The reason, said Kyle Moselle of the state Department of Natural Resources, is that Gov. Walker petitioned the U.S. Department of Agriculture back in January for a rule making process “designed to conserve roadless area characteristics in the Tongass ... while accommodating timber harvest and road construction and reconstruction activities that are determined by the state to be necessary for forest management, economic development activities. ...”
The USDA accepted the petition, but the state’s position goes back to 2001 when it filed suit against the federal government, opposing the roadless rule as it applied to the national forests in Alaska. That suit is still wending its way through the federal courts, with hearings scheduled in Washington, D.C., next month.
Monday’s meeting was one in a whirlwind schedule taking the “Alaska Roadless Core Team” to towns throughout Southeast, as well as Anchorage and Washington, D.C., to publicize the process set in motion by a memorandum of agreement Walker signed with the U.S. Forest Service on Aug. 2. On Sept. 6 Walker signed an administrative order setting up a citizens advisory committee to “provide recommendations to the governor and the state forester” in the state’s role as a “cooperating agency” with the Forest Service.
As for the fast-paced schedule – members of the 13-member state advisory team haven’t yet been appointed but their final report to DNR is due by Nov. 30 – one of the USFS officials at the meeting, Ken Tu, said it’s because experience with the two other state-specific roadless rules negotiated with the Forest Service indicate the process can be “responsive to the public” and done in much less time than the seven years that it took in Colorado or the three for the one in Idaho.
Kenneth Tu, U.S. Forest Service regional administrative review coordinator, takes questions at a public meeting to discuss changes to, and take comments on, the 2001 Roadless Rule. Monday evening. More than 50 Sitkans packed into a conference room at the Aspen Suites Hotel for the meeting. At left is Kyle Moselle of the State of Alaska Department of Natural Resources. (Sentinel Photo by James Poulson)
Heading up Monday’s meeting were Dana Roth, acting deputy Tongass Forest supervisor; Ken Tu, the USFS interdisciplinary team leader; Kyle Moselle of the Alaska DNR office of project management and permitting; and Robert Nichols, project manager from the Department of Agriculture in Washington, D.C.

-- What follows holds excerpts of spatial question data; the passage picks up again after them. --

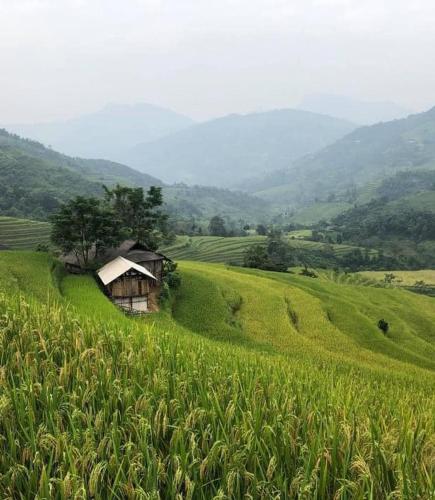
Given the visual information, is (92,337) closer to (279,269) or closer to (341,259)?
(279,269)

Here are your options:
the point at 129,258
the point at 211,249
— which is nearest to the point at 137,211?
the point at 129,258

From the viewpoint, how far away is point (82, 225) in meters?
41.2

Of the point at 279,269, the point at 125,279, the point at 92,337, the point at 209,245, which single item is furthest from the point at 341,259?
the point at 92,337

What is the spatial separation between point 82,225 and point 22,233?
80383mm

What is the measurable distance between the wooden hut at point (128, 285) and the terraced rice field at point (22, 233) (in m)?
73.6

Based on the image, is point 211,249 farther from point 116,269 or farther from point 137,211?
point 116,269

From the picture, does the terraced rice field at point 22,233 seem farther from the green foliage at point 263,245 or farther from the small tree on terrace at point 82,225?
the small tree on terrace at point 82,225

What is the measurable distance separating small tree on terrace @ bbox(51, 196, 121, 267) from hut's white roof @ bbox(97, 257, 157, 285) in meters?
2.89

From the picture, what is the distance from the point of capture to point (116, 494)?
5207 mm

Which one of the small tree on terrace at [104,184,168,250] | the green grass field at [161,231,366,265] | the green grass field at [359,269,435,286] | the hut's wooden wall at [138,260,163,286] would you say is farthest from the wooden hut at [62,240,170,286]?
the green grass field at [359,269,435,286]

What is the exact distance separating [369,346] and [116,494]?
1603 inches

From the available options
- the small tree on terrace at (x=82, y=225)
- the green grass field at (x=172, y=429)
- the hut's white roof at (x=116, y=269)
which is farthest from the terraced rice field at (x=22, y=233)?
the green grass field at (x=172, y=429)

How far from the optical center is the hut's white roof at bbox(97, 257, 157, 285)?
3759 cm

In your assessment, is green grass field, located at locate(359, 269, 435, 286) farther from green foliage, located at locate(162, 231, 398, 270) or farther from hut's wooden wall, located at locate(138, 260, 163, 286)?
hut's wooden wall, located at locate(138, 260, 163, 286)
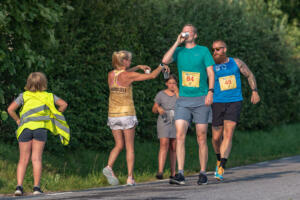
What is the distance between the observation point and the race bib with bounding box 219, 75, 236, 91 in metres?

Comments from the public in the packed meeting room stressed the economic and social benefits to Sitka from the roadless rule as it stands, and how they would be threatened by changes.
Nichols responded that “status quo” will be one of the options for the advisory and executive teams.
The mood in the room, evidenced by the crowd’s questions and comments, was decidedly against the state-federal attempt at rewriting the hard-fought reforms on management of the Tongass in after decades of industrial logging that ended in the 1990s,
Eric Jordan spoke of the importance of having one management rule for all of Southeast Alaska, which he described as “one community,” instead of “balkanizing” the region with different rules for different places.
Later in the meeting, Jordan spoke strongly about the importance of old growth timber to salmon habitat, particularly in light of the effects of climate change and the poor returns being experienced throughout Southeast. He thanked the presenters for their “decorum” in facing an audience so obviously unconvinced about the merits of a revised roadless rule.
And citing the political changes in the state and federal governments that will take place before the 2020 target date for adoption of a new Alaska roadless policy, he termed the current project “an exercise in futility.”
Dick Nelson asked how the economic value of the way of life people enjoy in Southeast Alaska, through the “synergy” of existing uses, would be factored into the decisions being made. Nichols said he wasn’t sure how this would be done, but said the team has an economist in Washington who will give advice on that.
Other speakers questioned the Forest Service’s priorities as it seeks to allow new commercial activity in the Tongass while not addressing rehabilitation of the thousands of acres of clear-cuts, and restoration of the wildlife and recreational habitat damaged by logging.
Throughout the evening the presenters emphasized that they were not there to take testimony, and no record was being kept of the comments from the public at this or any of the scoping sessions now under way.
Only written comments from the public will be accepted and the comment period will close on Oct. 15. Nichols said they expect many thousands of comments to be submitted by the public, but to be considered they must be specific, substantive and include a rationale for adoption. Submissions that are obviously mass-produced will not be considered.